Lame duck session includes changes to LIRC Redux

As a followup to my previous post about the lame duck changes to the Labor and Industry Review Commission, I have some more information.

First, here is what we know about Commission appointments during the lame duck:

  • Laurie McCallum put in her retirement papers BEFORE the election.
  • In those papers, Jan. 6th was her designated last day.
  • Evers won the election.
  • Walker appointed Georgia Maxwell to McCallum’s seat on Nov. 30th (but formally indicated the appointment is for Jan. 6th).

Yes, you are reading this info correctly. It says on p.1 that the nomination is dated on Jan. 6th but the actual nomination letter is dated Nov. 30th. “Let’s do the time warp, yeaaahhh.”

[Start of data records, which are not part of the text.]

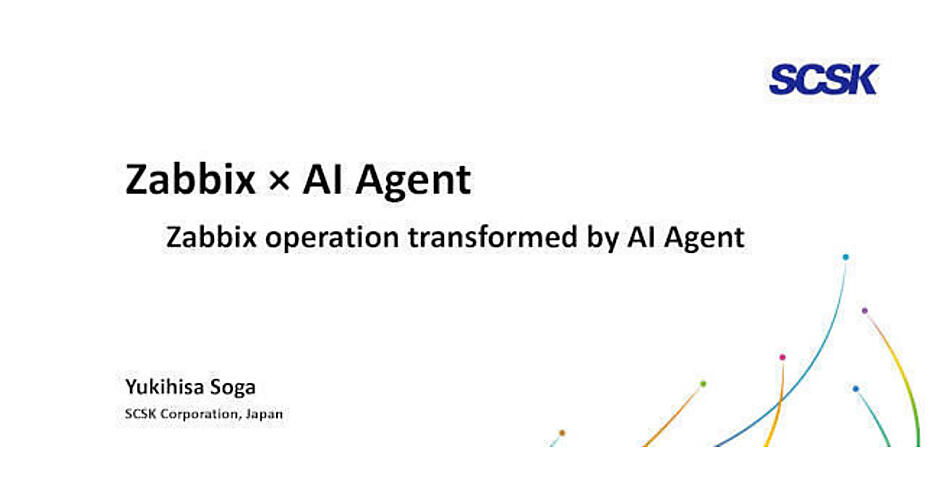 SCSK

Zabbix × AI Agent

Zabbix operation transformed by AI Agent

Yukihisa Soga

SCSK Corporation, Japan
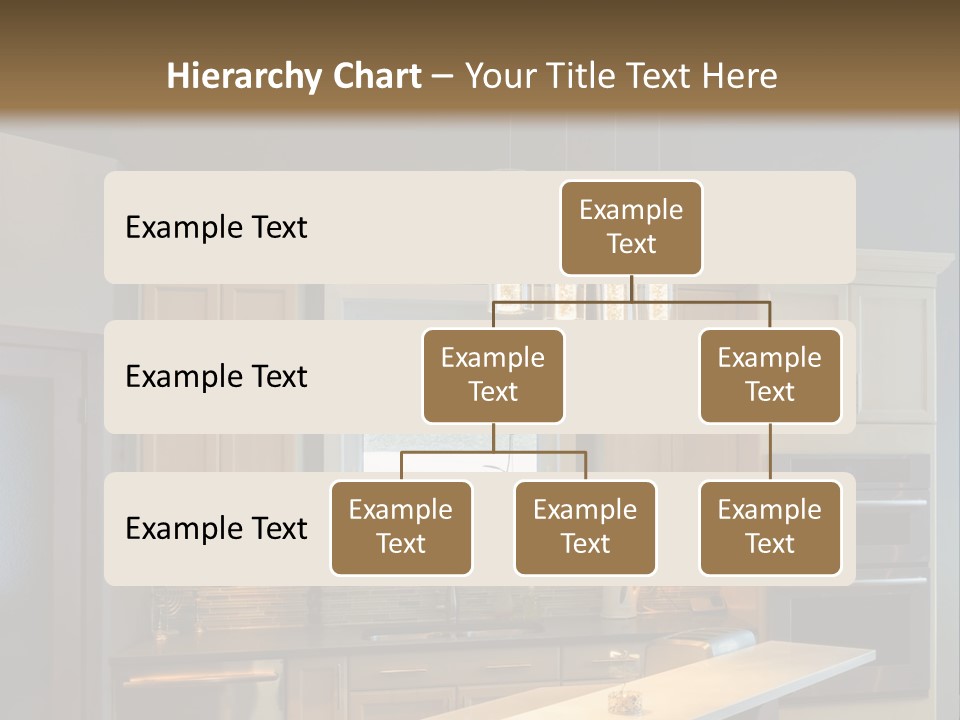 Hierarchy Chart – Your Title Text Here

Example Text

Example Text

Example Text

Example Text

Example Text

Example Text

Example Text

Example Text

Example Text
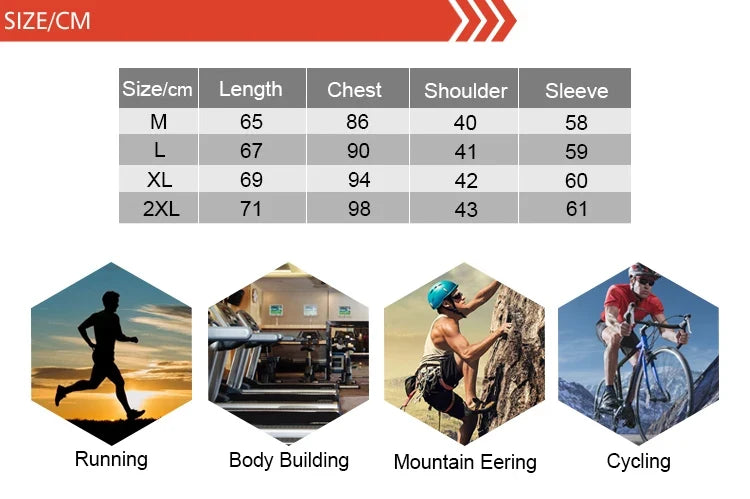 SIZE/CM

| Size/cm | Length | Chest | Shoulder | Sleeve |
|---|---|---|---|---|
| M | 65 | 86 | 40 | 58 |
| L | 67 | 90 | 41 | 59 |
| XL | 69 | 94 | 42 | 60 |
| 2XL | 71 | 98 | 43 | 61 |

Running

Body Building

Mountain Eering

Cycling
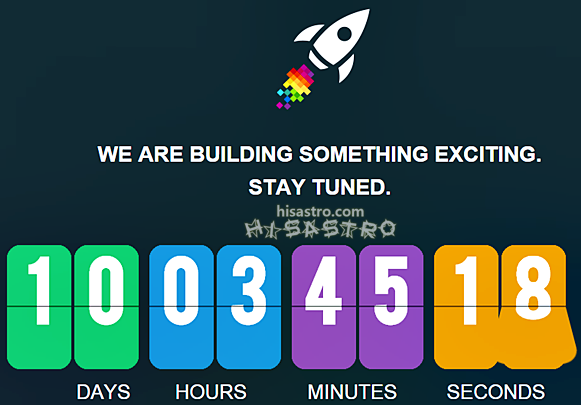 WE ARE BUILDING SOMETHING EXCITING.
STAY TUNED.

hisastro.com
HISASTRO

10 03 45 18

DAYS HOURS MINUTES SECONDS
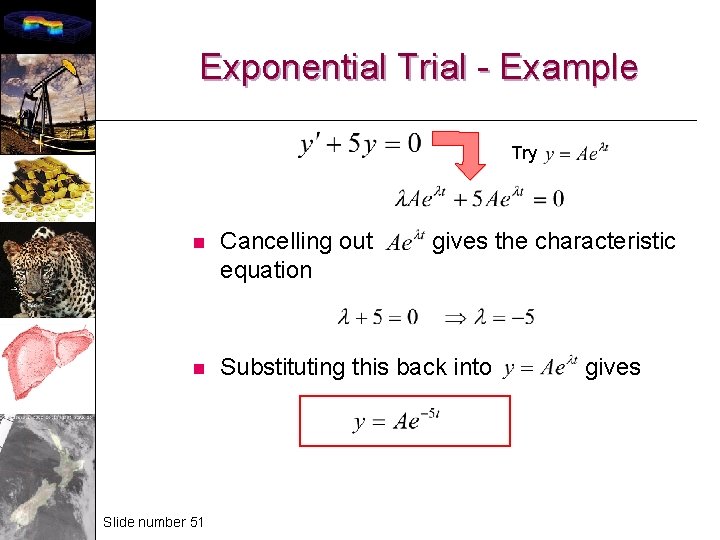 Exponential Trial - Example

$y' + 5y = 0$

Try $y = Ae^{\lambda t}$

$\lambda Ae^{\lambda t} + 5Ae^{\lambda t} = 0$

Cancelling out $Ae^{\lambda t}$ gives the characteristic equation

$\lambda + 5 = 0 \quad \Rightarrow \lambda = -5$

Substituting this back into $y = Ae^{\lambda t}$ gives

$y = Ae^{-5t}$

Slide number 51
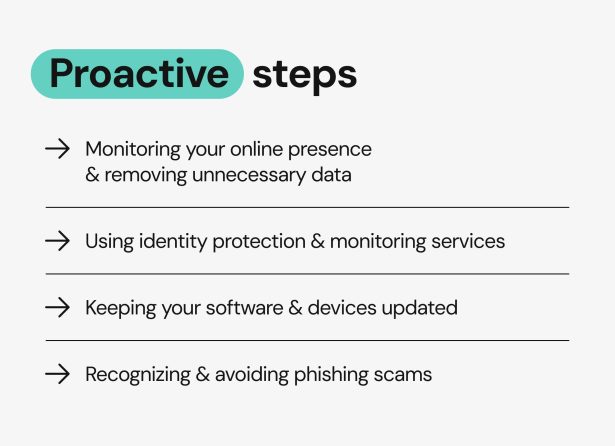 Proactive steps

→ Monitoring your online presence & removing unnecessary data

→ Using identity protection & monitoring services

→ Keeping your software & devices updated

→ Recognizing & avoiding phishing scams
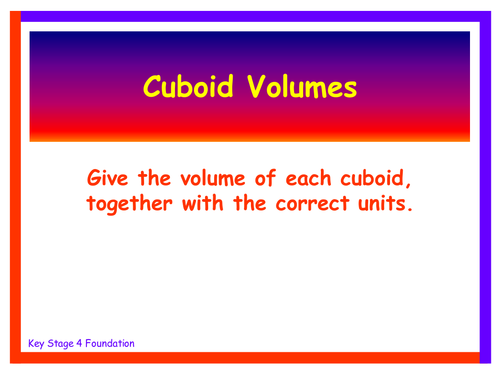 Cuboid Volumes

Give the volume of each cuboid, together with the correct units.

Key Stage 4 Foundation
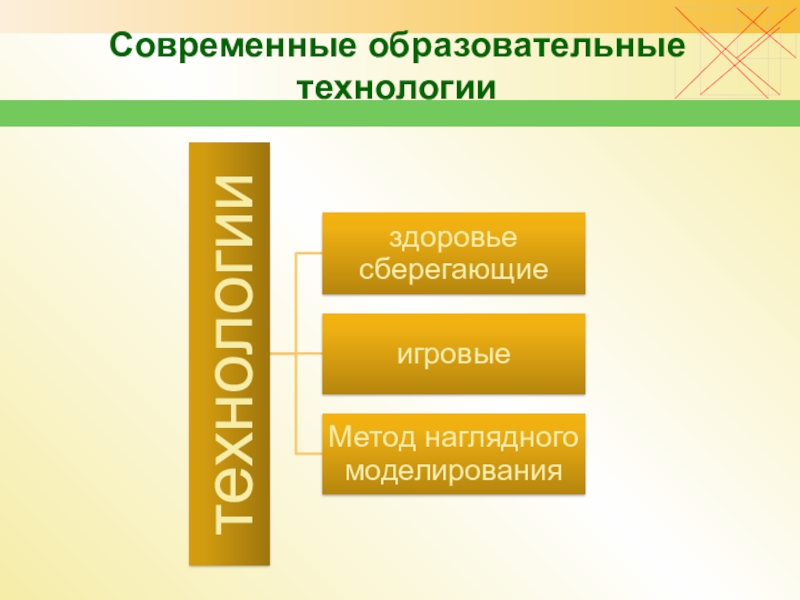 Современные образовательные технологии

технологии

здоровье сберегающие

игровые

Метод наглядного моделирования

  • The Senate approved her appointment and 80 others in its lame duck session.
  • The Maxwell for McCallum appointment is allegedly legal because: (1) the Senate can determine for itself what appointments are proper, and (2) an Atty Gen. opinion indicates that appointments in a current term are legit.
  • The Atty General opinion — 76 Op. Att’y Gen. 272 — is rather ambiguous on this appointment. The opinion is essentially saying that a governor and the senate cannot fill future positions. Here, the position does NOT become vacant until 1/6/2019, the last day of the current legislative session. The problem is that Maxwell’s “appointment” is occurring now, before the position is actually vacant. So, the appointment is for a future vacancy in the current (by one day) legislative session — a situation not quite covered by the AG opinion.

Second, the Commission is “securing” a job for its current general counsel.

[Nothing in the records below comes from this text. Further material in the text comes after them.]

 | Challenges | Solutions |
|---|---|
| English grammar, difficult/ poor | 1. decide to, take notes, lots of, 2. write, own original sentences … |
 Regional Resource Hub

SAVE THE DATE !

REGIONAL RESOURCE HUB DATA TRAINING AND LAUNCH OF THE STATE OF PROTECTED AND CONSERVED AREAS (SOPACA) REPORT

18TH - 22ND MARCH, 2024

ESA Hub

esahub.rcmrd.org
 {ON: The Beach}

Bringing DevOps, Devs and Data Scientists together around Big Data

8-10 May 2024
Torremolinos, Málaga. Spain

Recall that the general counsel was previously a person hired by the Commission. When the Commission starting ruling against DWD over unemployment concealment, a provision in the budget was suddenly added to strip some funding from the Commission and make the general counsel an appointee of the governor (and, Senate confirmation for this appointment is not required).

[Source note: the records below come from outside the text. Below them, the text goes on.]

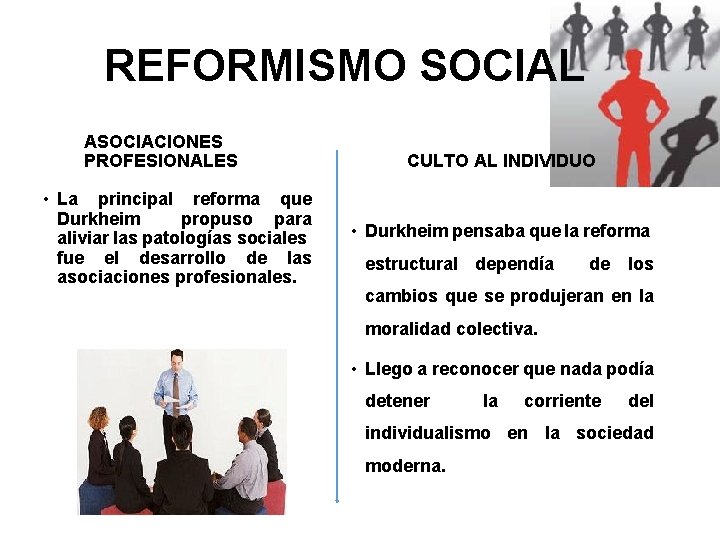 REFORMISMO SOCIAL

ASOCIACIONES PROFESIONALES

• La principal reforma que Durkheim propuso para aliviar las patologías sociales fue el desarrollo de las asociaciones profesionales.

CULTO AL INDIVIDUO

• Durkheim pensaba que la reforma estructural dependía de los cambios que se produjeran en la moralidad colectiva.

• Llego a reconocer que nada podía detener la corriente del individualismo en la sociedad moderna.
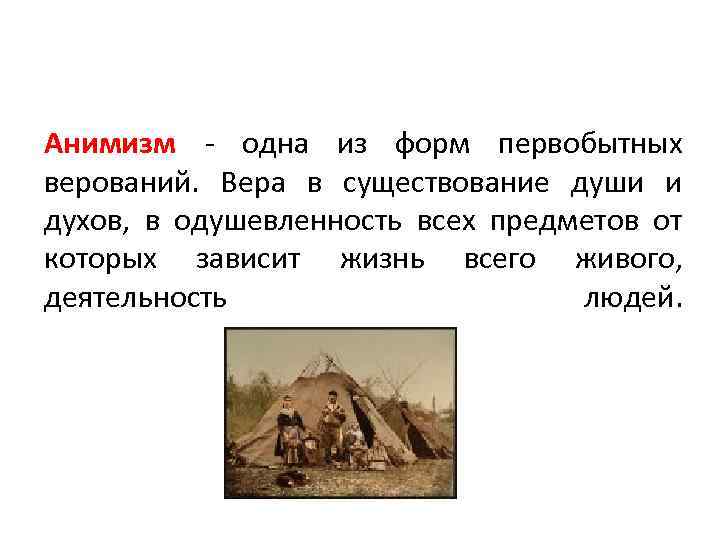 Анимизм - одна из форм первобытных верований. Вера в существование души и духов, в одушевленность всех предметов от которых зависит жизнь всего живого, деятельность людей.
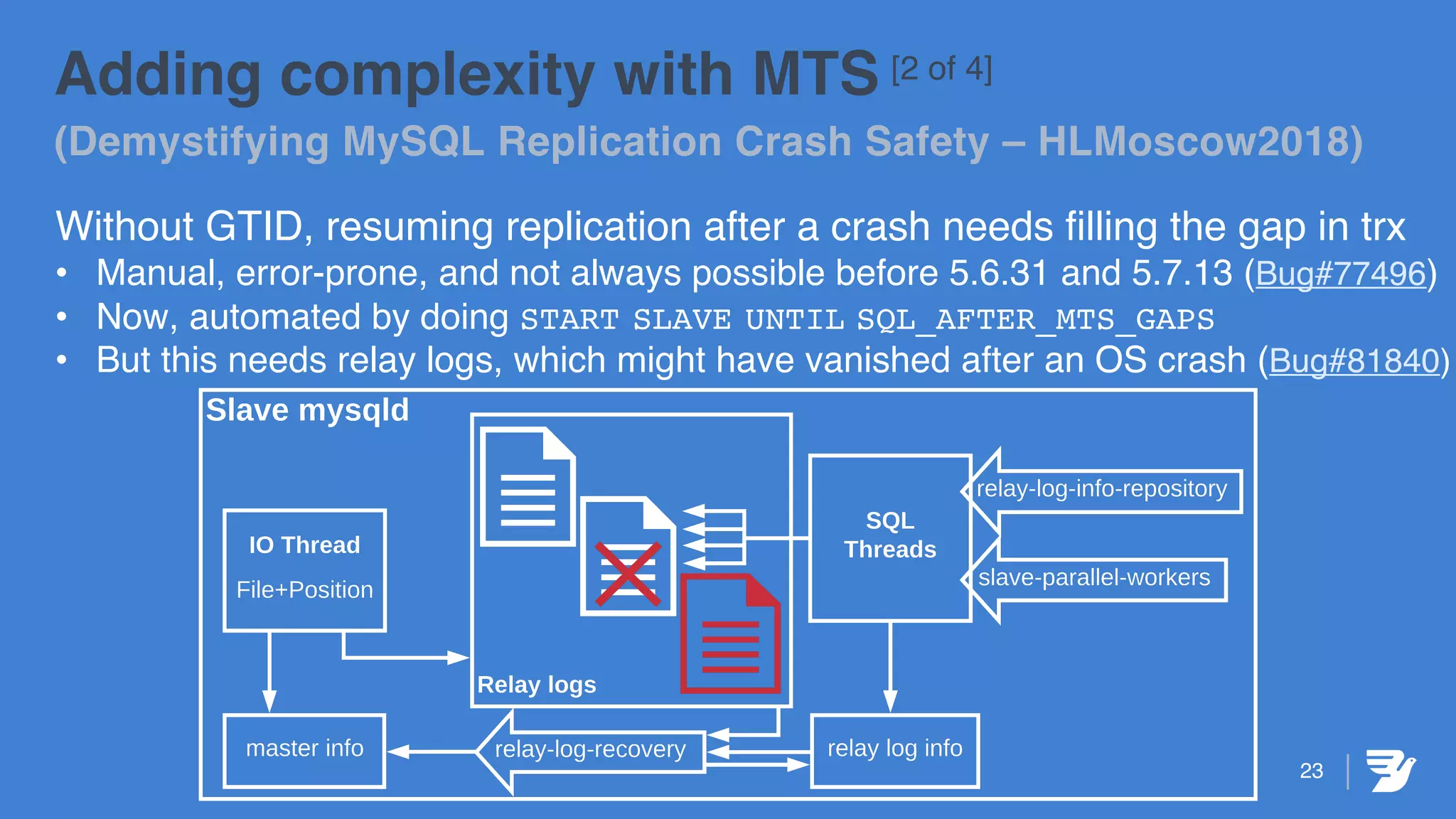 Adding complexity with MTS [2 of 4]
(Demystifying MySQL Replication Crash Safety – HLMoscow2018)

Without GTID, resuming replication after a crash needs filling the gap in trx
• Manual, error-prone, and not always possible before 5.6.31 and 5.7.13 (Bug#77496)
• Now, automated by doing START SLAVE UNTIL SQL_AFTER_MTS_GAPS
• But this needs relay logs, which might have vanished after an OS crash (Bug#81840)

Slave mysqld
IO Thread
File+Position
Relay logs
SQL Threads
relay-log-info-repository
slave-parallel-workers
master info
relay-log-recovery
relay log info

23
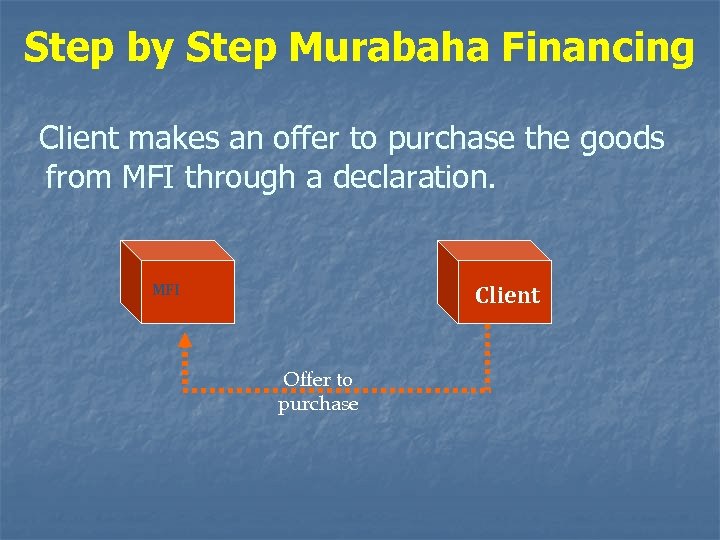 Step by Step Murabaha Financing

Client makes an offer to purchase the goods from MFI through a declaration.

MFI

Client

Offer to purchase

Maria Gonzales Knavel served admirably as the first governor appointee, but she left the job when Gov. Walker proposed eliminating the Commission. When the Commission survived that attack, Gov. Walker appointed Georgia Maxwell as a Commissioner and Karl Dahlen as the new general counsel.

Apparently with the rush of new appointments during the lame duck session, Dahlen’s position was missed.

So, now the Commission has posted for one week, closing on Dec. 21st, a position for a new staff attorney that is apparently a way for Dahlen to remain at the Commission.

And, who thought Gov. Walker was not serious about creating jobs? Here, not even holiday breaks stop his administration from creating jobs for those who might be out of work soon. The big question remains, however: will Dahlen get to keep his six-figure salary of around $120,000 in his new job?